Item 5.03.  Amendments to Articles of Incorporation or Bylaws; Change in Fiscal Year.
     On December 14, 2007, the Board of Directors (the “Board”) of Cadence Pharmaceuticals, Inc. (the “Company”) approved an amendment of the Company’s amended and restated bylaws (the “Amendment”) to allow for the issuance of uncertificated shares of stock. The adoption of the Amendment enables the Company to comply with requirements of the Nasdaq Stock Market LLC (“Nasdaq”), effective January 1, 2008, mandating that companies listed on Nasdaq be eligible to participate in the Direct Registration System (“DRS”), which is administered by The Depository Trust Company. The DRS allows shares of stock to be owned, reported and transferred electronically without the need for physical stock certificates. The Company’s amended and restated bylaws continue to authorize the issuance of certificated shares. This description of the Amendment does not purport to be complete and is qualified in its entirety by reference to the text of the Amendment, a copy of which is attached as Exhibit 3.1 to this report and incorporated herein by reference.
Item 9.01.  Financial Statements and Exhibits.
(d) Exhibits.
     
Exhibit No.   Description
 
   
3.1
  Amendment of Amended and Restated Bylaws of Cadence Pharmaceuticals, Inc.

 


Table of Contents

SIGNATURES
     Pursuant to the requirements of the Securities Exchange Act of 1934, as amended, the Registrant has duly caused this report to be signed on its behalf by the undersigned hereunto duly authorized.
         
  CADENCE PHARMACEUTICALS, INC.
 
 
  By:   /s/ William R. LaRue    
  Name:   William R. LaRue   
  Title:   Senior Vice President, Chief Financial Officer,
Treasurer and Assistant Secretary 
 
 
Date: December 17, 2007

 


Table of Contents

EXHIBIT INDEX
     
Exhibit No.   Description
 
   
3.1
  Amendment of Amended and Restated Bylaws of Cadence Pharmaceuticals, Inc.

 

Exhibit 3.1
 

Exhibit 3.1
AMENDMENT OF AMENDED AND RESTATED BYLAWS
OF
CADENCE PHARMACEUTICALS, INC.
DECEMBER 14, 2007
The Amended and Restated Bylaws of Cadence Pharmaceuticals, Inc. are amended as follows:
1.     Article VI, Section 1 of the Amended and Restated Bylaws is hereby amended and restated in its entirety as follows:
Section 1.     FORM AND EXECUTION OF CERTIFICATES.  Shares of the corporation’s stock may be certificated or uncertificated, as provided under Delaware law.
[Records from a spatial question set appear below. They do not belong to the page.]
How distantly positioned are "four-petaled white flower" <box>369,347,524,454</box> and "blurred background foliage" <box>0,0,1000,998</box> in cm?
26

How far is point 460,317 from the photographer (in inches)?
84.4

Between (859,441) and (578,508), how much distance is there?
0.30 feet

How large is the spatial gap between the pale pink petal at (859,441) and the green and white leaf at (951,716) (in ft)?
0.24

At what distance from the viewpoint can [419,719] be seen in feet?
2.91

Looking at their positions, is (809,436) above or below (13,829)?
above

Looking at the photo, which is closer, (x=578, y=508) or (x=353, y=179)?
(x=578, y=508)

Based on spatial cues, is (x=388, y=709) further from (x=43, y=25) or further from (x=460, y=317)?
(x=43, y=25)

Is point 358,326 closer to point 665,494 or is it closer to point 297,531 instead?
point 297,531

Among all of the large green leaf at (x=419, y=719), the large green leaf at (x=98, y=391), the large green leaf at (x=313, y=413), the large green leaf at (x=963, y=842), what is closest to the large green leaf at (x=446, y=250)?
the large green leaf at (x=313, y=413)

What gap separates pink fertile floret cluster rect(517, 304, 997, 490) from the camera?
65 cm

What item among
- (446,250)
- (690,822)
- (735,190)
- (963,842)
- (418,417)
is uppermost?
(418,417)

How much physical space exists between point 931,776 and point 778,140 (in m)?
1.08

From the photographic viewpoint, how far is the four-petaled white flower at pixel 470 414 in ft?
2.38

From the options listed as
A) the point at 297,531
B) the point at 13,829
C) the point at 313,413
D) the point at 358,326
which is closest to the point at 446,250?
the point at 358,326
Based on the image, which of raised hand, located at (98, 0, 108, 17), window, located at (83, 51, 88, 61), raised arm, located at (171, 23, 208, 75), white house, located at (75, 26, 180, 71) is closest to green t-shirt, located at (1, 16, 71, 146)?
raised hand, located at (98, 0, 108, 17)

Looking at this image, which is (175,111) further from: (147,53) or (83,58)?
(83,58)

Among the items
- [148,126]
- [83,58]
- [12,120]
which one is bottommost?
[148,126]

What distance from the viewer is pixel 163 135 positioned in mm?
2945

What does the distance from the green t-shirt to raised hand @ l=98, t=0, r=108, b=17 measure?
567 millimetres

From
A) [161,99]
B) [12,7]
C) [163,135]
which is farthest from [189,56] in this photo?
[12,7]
Certificates for the shares of stock of the corporation shall be in such form as is consistent with the Certificate of Incorporation and applicable law. Every holder of stock of the corporation shall be entitled to have a certificate signed by, or in the name of the corporation by, the President or a Vice President and by the Secretary or an Assistant Secretary, or the Treasurer or an Assistant Treasurer of the corporation, certifying the number of shares represented by the certificate owned by such stockholder in the corporation.
2. Article VI, Section 5 of the Amended and Restated Bylaws is hereby amended and restated in its entirety as follows:
Section 5.     TRANSFERS OF STOCK.  Transfers of record of shares of stock of the corporation shall be made only upon its books by the holders thereof, in person or by attorney duly authorized, and, in the case of stock represented by a certificate, upon surrender to the corporation, or the transfer agent of the corporation of a certificate or certificates for shares duly endorsed or accompanied by proper evidence of succession, assignation or authority to transfer for a like number of shares.